Leur plan réussit. La fille était superbe, très forte quoique toute jeune, avec une bouche rouge et charnue et des yeux à fleur de tête, des grands yeux de vache à l’herbage.

L’image de la chère morte ne me quittait pas, mais si vague, si estompée dans le lointain bleu de mes souvenirs, que je n’en étais pas trop cruellement obsédé.

Les vins généreux, l’odeur et les parfums des femmes avaient réveillé chez moi la bête, la bête brutale et sale qui, longtemps assoupie dans mon être, se dédommageait enfin.

Et puis, au matin, un écœurement m’était monté, douloureux, irrémédiable.
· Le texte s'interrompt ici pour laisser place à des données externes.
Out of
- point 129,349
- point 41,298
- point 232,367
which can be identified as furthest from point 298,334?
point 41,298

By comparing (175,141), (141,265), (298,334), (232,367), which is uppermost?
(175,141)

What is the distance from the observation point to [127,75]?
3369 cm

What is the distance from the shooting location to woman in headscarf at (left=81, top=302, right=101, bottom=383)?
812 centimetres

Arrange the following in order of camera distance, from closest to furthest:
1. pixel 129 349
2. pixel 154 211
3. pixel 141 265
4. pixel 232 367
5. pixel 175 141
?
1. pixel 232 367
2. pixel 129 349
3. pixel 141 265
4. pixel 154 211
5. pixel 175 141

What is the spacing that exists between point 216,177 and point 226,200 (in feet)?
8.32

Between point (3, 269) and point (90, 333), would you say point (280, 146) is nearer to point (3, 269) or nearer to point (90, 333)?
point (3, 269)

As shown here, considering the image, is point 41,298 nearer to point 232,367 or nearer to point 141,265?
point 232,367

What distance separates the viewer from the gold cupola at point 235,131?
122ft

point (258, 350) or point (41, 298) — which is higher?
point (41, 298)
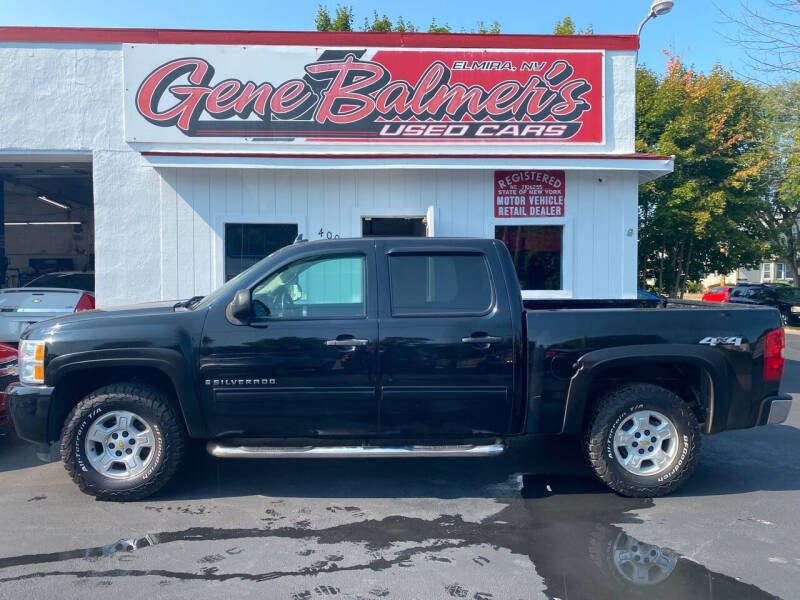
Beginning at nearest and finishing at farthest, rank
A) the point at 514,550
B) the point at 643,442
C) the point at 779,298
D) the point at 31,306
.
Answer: the point at 514,550, the point at 643,442, the point at 31,306, the point at 779,298

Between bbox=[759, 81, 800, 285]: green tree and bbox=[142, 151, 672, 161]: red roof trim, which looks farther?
bbox=[759, 81, 800, 285]: green tree

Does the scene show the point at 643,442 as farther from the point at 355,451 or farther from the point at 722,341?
the point at 355,451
La honte de ma lâcheté me fit sortir de chez la fille si brusquement qu’elle crut à un accès de folie. Toute la journée, je me promenai fiévreusement, tâchant d’oublier mon ignominie. Peine perdue.

Toujours devant moi, se dressait le pâle fantôme d’Ellen dont l’expression de cruel reproche me navrait à en pleurer. Avec le soir, mon inquiétude devint plus terrible et plus précise. Je n’osais rentrer chez moi, tant je croyais être sûr d’y trouver la chère trahie.

Aussi, en pénétrant dans mon appartement, je fus moins surpris qu’épouvanté.